To enhance the welcoming ambiance, a carefully curated catalog of musical stylings encourages guests to enjoy their time during and after dinner. Notes Perry: “We have set the standard for fine dining in an elegant yet inviting atmosphere so our guests can gather for an unforgettable evening featuring their favorite seafood delicacies, lively libations and warm hospitality.”
Truluck’s new location also comes with new exclusive events to solidify their involvement with the community and make a local splash. As part of Fort Lauderdale Magazine’s DINE Fort Lauderdale wine-pairing dinner series, Truluck’s will be hosting dinner on March 21, 2024. The event will feature an exclusive menu curated by chef partner Odel Arencibia and wines paired with each dish in the five-course dinner. At the end of the series that also features three other upscale restaurants, Truluck’s will participate in the Fusion dinner, where all four chefs come together to each prepare a dish for guests.
For more information on DINE Fort Lauderdale, please visit flmag.com/dine.
The Dish: Florida Black Grouper
Ingredients:
- (2) 8 oz. pieces of black grouper
- 1 cup white wine
- 1 tsp. lemon zest
- 1 tsp. orange zest
- 1 oz. banana liqueur
- 5 peeled garlic cloves, ends removed
- 6 oz. heavy cream
- 1 tbsp. butter
- 1/4 cup chopped basil
- 1/3 tsp. salt and pepper
- 1/4 tsp. red pepper flakes
- 1 tbsp. Parmesan cheese
- 3 average-sized Yukon gold potatoes, washed and scrubbed
- 1 tsp. chopped shallots
- 1/4 cup chopped spinach
- 1 tbsp. fresh blood orange juice
- 1 tbsp. sherry vinegar
- 1/4 tsp. honey
- 1/4 cup avocado oil
- 2 cups mixed greens
- 4 oz. jumbo lump crab meat
- 1 red bell pepper, deseeded and julienned
- 1 green bell pepper, deseeded and julienned
Optional garnish:
- 1/3 cup sliced sautéed shitake mushrooms
- 1 tbsp. basil chiffonade
- Pinch of salt and pepper
Method:
Florida Black Grouper
1. Season the grouper with salt and pepper.

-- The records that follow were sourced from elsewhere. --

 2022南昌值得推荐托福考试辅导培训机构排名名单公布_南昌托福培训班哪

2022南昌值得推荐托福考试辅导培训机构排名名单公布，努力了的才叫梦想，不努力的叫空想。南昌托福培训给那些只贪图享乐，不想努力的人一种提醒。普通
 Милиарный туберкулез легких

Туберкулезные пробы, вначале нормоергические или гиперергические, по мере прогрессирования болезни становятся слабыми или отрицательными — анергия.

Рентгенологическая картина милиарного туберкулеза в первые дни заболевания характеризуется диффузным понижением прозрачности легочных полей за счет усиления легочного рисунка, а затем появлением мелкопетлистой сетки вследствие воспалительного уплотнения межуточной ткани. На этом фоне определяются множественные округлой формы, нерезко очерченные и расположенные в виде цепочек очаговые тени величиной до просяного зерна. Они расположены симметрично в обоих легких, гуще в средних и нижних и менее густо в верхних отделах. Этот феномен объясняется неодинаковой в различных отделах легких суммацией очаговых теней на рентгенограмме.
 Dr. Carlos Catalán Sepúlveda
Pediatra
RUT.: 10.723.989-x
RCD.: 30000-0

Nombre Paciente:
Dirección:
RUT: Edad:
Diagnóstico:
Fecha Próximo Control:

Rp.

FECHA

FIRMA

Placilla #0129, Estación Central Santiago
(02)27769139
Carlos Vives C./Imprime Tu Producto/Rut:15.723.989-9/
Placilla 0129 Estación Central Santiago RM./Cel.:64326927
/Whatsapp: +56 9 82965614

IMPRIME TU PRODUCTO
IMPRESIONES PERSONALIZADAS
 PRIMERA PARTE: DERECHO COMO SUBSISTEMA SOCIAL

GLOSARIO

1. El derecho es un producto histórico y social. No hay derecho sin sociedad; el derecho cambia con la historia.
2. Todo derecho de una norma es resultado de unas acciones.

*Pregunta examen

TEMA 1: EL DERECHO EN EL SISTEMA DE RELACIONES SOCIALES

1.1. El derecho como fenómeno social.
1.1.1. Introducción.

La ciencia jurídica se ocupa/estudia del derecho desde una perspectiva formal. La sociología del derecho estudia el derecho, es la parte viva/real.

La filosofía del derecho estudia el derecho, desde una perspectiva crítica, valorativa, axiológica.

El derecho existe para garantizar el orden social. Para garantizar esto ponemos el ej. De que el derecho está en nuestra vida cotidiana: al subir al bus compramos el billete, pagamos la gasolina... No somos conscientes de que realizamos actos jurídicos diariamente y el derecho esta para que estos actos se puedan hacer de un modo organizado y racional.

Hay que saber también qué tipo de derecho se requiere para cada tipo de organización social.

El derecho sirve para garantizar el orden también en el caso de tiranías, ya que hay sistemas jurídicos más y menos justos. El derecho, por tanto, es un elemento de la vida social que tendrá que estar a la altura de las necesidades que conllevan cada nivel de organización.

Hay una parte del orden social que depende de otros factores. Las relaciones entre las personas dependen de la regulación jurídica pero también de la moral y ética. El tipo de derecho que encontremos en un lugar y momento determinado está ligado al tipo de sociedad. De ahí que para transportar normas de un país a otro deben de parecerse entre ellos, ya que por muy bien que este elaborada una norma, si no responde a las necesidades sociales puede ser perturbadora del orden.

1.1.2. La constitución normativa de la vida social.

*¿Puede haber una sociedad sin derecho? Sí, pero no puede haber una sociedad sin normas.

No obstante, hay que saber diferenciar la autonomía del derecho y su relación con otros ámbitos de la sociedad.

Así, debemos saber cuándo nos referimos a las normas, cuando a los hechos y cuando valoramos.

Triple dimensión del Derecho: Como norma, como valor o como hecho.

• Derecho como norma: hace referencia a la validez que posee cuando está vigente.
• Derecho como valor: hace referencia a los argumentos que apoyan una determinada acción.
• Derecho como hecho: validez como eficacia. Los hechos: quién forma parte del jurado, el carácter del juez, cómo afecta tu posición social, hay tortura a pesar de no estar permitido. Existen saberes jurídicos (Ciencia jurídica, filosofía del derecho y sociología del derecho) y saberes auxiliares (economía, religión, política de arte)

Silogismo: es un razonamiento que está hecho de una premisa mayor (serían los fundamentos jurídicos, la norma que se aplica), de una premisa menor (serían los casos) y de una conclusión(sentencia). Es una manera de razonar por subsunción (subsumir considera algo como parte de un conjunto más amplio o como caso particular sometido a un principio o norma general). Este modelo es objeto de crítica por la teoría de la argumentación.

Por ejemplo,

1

2. Place in a Dutch oven with lemon and orange zest, banana liqueur and white wine.
3. Steam for about 10 minutes. Remove from heat and allow to rest in the cooking liquid.
Basil Smashed Potatoes
1. Boil 3 Yukon gold potatoes in salted water. Once boiled, smash with a fork.
2. Simmer garlic cloves in 6 oz. of heavy cream until garlic is tender.
3. Add 1 tbsp. of butter, 1/4 cup chopped spinach, 1/4 cup of chopped basil, pinch of salt and pepper, pinch of red pepper flakes and Parmesan cheese. Blend in a high-speed blender.
4. Fold the mixture into the potatoes with a wooden spatula and set aside.
Citrus Sherry Crab Salad
1. Vinaigrette – in a mixing bowl, whisk together 1 tsp. chopped shallots, 1 tbsp. sherry vinegar, 1/4 tsp. honey, 1 tbsp. fresh blood orange juice; emulsify with 1/4 cup of avocado oil.
2. Pour over 2 cups of mixed green salad, 4 oz. jumbo lump crab meat and 2 julienned bell peppers.
Plating
Place the basil smashed potatoes in the center of the plate, place the grouper to the right of the mashed potatoes and top the grouper with the citrus sherry crab salad. Garnish with butter-seared shitake mushrooms; drizzle with a little vinaigrette and basil chiffonade.